1/20/2014

To Study or Not to Study: How to Become a Study Guru

Studying: It's long, tedious, and somehow always turns into texting, facebooking, watching TV, or eating with an open textbook nearby. As much as they know they should be, being buried under books just isn't something students look forward to. Others have become masters in the art of cramming, and then there are those who choose not to study at all. The matter of fact is that studying is very personal. It is only effective when individualized. You don't have to be a hermit and live in a soundproof reinforced bunker to go over your notes. Sure, some may find this approach gratifying and even relish the silent retreat. But it's often that secret habit, or that study snack, or that certain lighting that works for each person.

Location Much like finding that good neighborhood to live in, your study spot needs to be something that is comfortable, but also keeps you focused.
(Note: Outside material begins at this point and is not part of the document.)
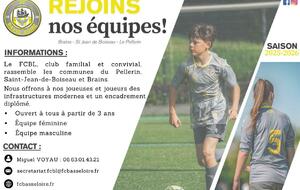 Rejoins nos équipes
On certain days, you may need the silence of the library, but sometimes its just too hard to find the motivation you need among the racks of dusty books in those dreary study halls where the stillness sucks away your soul. Instead, change up the location and head down to a Starbucks or a Barnes and Noble. Go for a healthy little caffeine or sugar rush and, of course, don't forget to instagram that frappuccino because, let's face it, you cannot disappoint your followers even during study time.

Music Sure, you can listen to your upstairs neighbors moving their furniture or your roommate clipping toenails, but studies show, in what is called the Mozart effect, that music can boost spatial thinking and logical reasoning. Now, we're not talking about screeching metal or hardcore rap. Instead, try some classical tunes or some ambient instrumentals in the background. Some may even prefer plain old white noise, so get out the noise-canceling headphones and switch out those Jay-Z and Robin Thicke albums for some quartets and light instrumentals.
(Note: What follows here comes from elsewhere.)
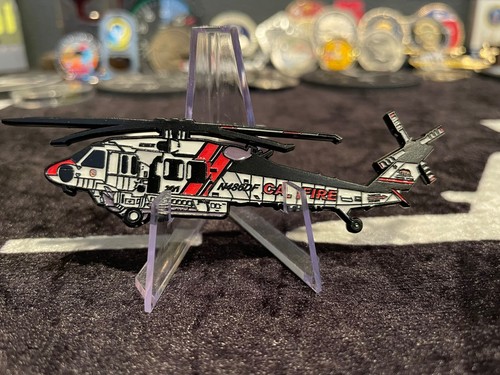 Cal fire firehawk helicopter - fire,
Sleep This one may, unfortunately, not be too familiar to a lot of college students. Remember those days in elementary and middle school when you would finish your homework and be in bed by 10pm to drift off for 8-9 hours? Yes, that was called sleep. We've come from a time when we barely knew what dark circles were and our biggest concern was whether Tom would ever catch Jerry to a time when we stand in line at midnight to get into The Pool After Dark and discuss how drunk we are going to get every Thursday night and pull all-nighters to memorize orgo structures. The only thing that hasn't change through all this is that it's still all about the REM. So, when you have that exam coming up, ditch the coffee, ditch the alcohol, and get those 8 hours of sleep.

"There's an app for that" Unless you've been living in a cave for the past couple years, you'll know that everyone and their mother has a smartphone. In an age when our lives are based on technology, it's more than likely that there's something out there that can help us be more productive on the go. Somewhere in between those Twitter, Snapchat and Fruit Ninja apps, download to-do apps, like Wunderlist, that help you organize your tasks, or apps like StudyBlue or Evernote that help you organize and easily access your notes. And such tools aren't just limited to your smartphone. Apps, like Self-Control and TrackTime, for your computer allow you to set time limits for certain websites and give you reports on how you spend your time on the computer. So, if you often find yourself stuck in that Facebook break sinkhole for much longer than you would like, these programs may just be what you need.

Food is good You are what you eat. Of course, not literally, but studies do show that the food you eat can help improve your ability to focus, retain information and remain alert to get through the most strenuous study sessions. So pick up that bag of nuts to improve your mental alertness, or those apples and dark chocolate to improve your memory while you study.

Distributed studying and flashcards As far-fetched as it may seem, spreading out your study sessions rather than going through a cram marathon actually helps you better retain information. Sure, cramming the night before may help you get through that one exam, but the material will quickly disappear from memory. Depending on how long you want to retain the information, whether its weeks or years, spread out your study sessions and go through the material over intervals, with longer intervals for longer retention. Another strategy is using flash cards. You don't have to go through them every time you study, but organizing and periodically recalling the information you study does help you retain the material better. And flashcards are just the thing to help you do that. So next time you are waiting at the doctor's office or the bus stop, and have nothing else to do, don't be hesitant to pull out those flashcards and review those theorems. There are even apps like StudyBlue and Quizlet that let you make flashcards on your smartphone.